Ilustrasi.
JAKARTA, DDTCNews – Pemerintah telah menetapkan tarif pajak penjualan atas barang mewah (PPnBM) untuk kendaraan bermotor roda empat dengan emisi karbon rendah.
Hal tersebut tertuang dalam Peraturan Pemerintah (PP) No.73/2019. Pemerintah, melalui aturan tersebut, memberikan rincian tentang tarif PPnBM atas kendaraan beremisi karbon rendah yang belum diatur dalam beleid terdahulu.
“Untuk lebih mendorong penggunaan kendaraan bermotor yang hemat energi dan ramah lingkungan, perlu mengatur kembali pengenaan PPnBM terhadap kendaraan bermotor,” demikian penggalan pertimbangan dalam beleid tersebut, seperti dikutip pada Senin (28/10/2019).
Pemerintah menggolongkan tarif PPnBM atas kendaraan beremisi rendah menjadi 4 kelompok. Pertama, kendaraan hemat energi dan harga terjangkau yang memiliki tarif 15% dengan dasar pengenaan pajak (DPP) 20% dari harga jual.
----
■ Soal Latihan
**1.** Tulis ulang bagian bacaan tentang tarif pajak kendaraan, yaitu rentang dari "JAKARTA, DDTCNews –" sampai "dalam beleid terdahulu.", dengan mengganti "PPnBM" menjadi "pajak barang mewah".
**2.** Ringkaslah bacaan tentang tarif pajak kendaraan beremisi rendah ini dalam dua kalimat.
**3.** Tentukan apakah setiap pernyataan berikut sesuai dengan bacaan tentang tarif pajak kendaraan, lalu kutip kata-kata bacaan yang menjadi dasarnya: (a) Tarif PPnBM atas kendaraan beremisi rendah digolongkan menjadi lima kelompok. (b) Ketentuan tarif itu tertuang dalam PP No.73/2019. (c) Kendaraan hemat energi dan harga terjangkau dikenai tarif 25%.
Materi sesudah bacaan ini diambil dari sumber yang berbeda.

■ Bagian Data
----
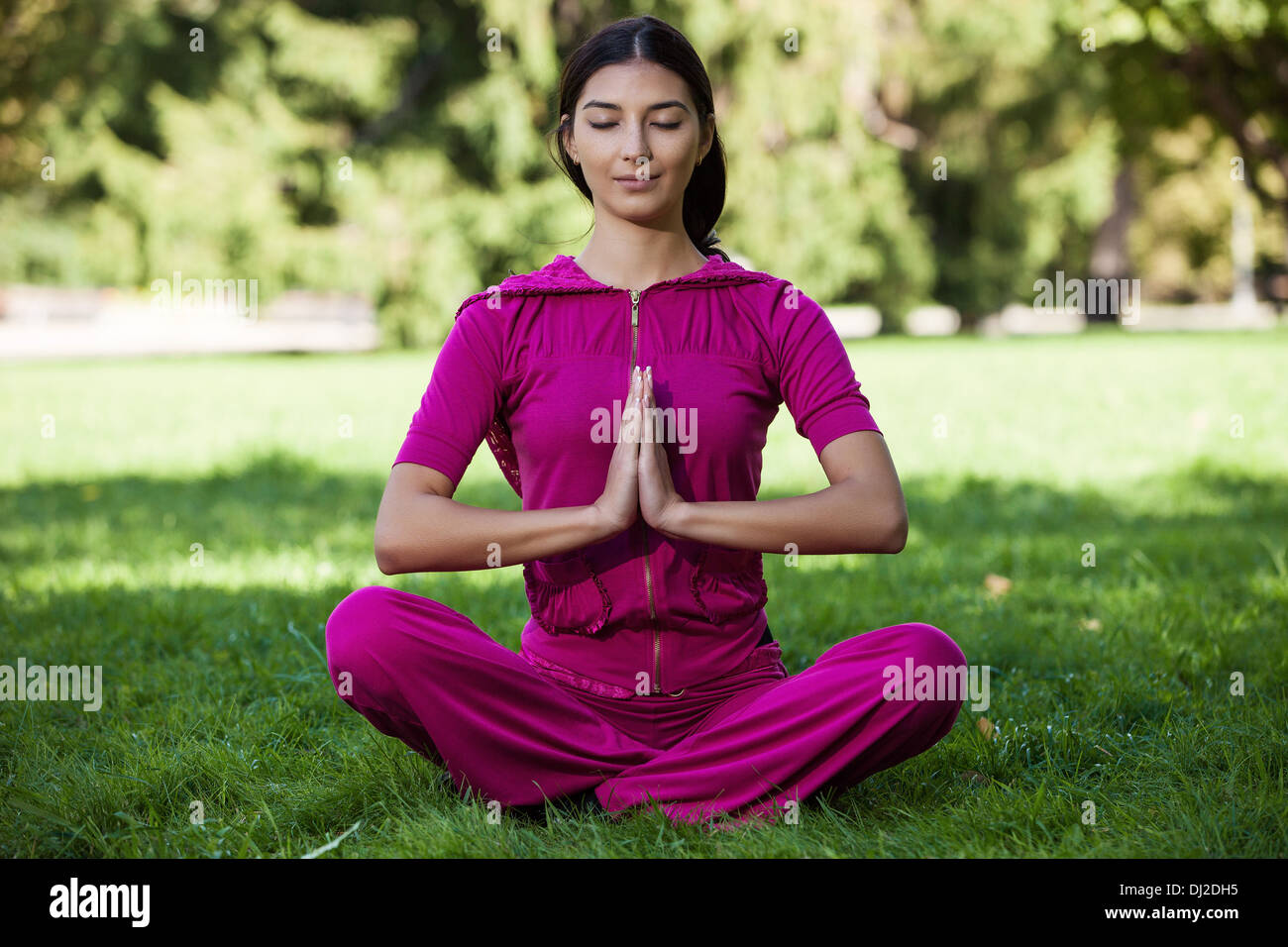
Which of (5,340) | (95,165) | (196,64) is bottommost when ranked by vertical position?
(5,340)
----
■ Kunci Jawaban
**1.**
JAKARTA, DDTCNews – Pemerintah telah menetapkan tarif pajak penjualan atas barang mewah (pajak barang mewah) untuk kendaraan bermotor roda empat dengan emisi karbon rendah.
Hal tersebut tertuang dalam Peraturan Pemerintah (PP) No.73/2019. Pemerintah, melalui aturan tersebut, memberikan rincian tentang tarif pajak barang mewah atas kendaraan beremisi karbon rendah yang belum diatur dalam beleid terdahulu.

**2.** Melalui PP No.73/2019, pemerintah menetapkan tarif PPnBM untuk kendaraan bermotor roda empat beremisi karbon rendah guna lebih mendorong penggunaan kendaraan yang hemat energi dan ramah lingkungan. Tarif tersebut digolongkan menjadi 4 kelompok, dan kelompok pertama, yaitu kendaraan hemat energi dan harga terjangkau, dikenai tarif 15% dengan DPP 20% dari harga jual.

**3.**
(a) Tidak: "Pemerintah menggolongkan tarif PPnBM atas kendaraan beremisi rendah menjadi 4 kelompok."
(b) Ya: "Hal tersebut tertuang dalam Peraturan Pemerintah (PP) No.73/2019."
(c) Tidak: "kendaraan hemat energi dan harga terjangkau yang memiliki tarif 15%"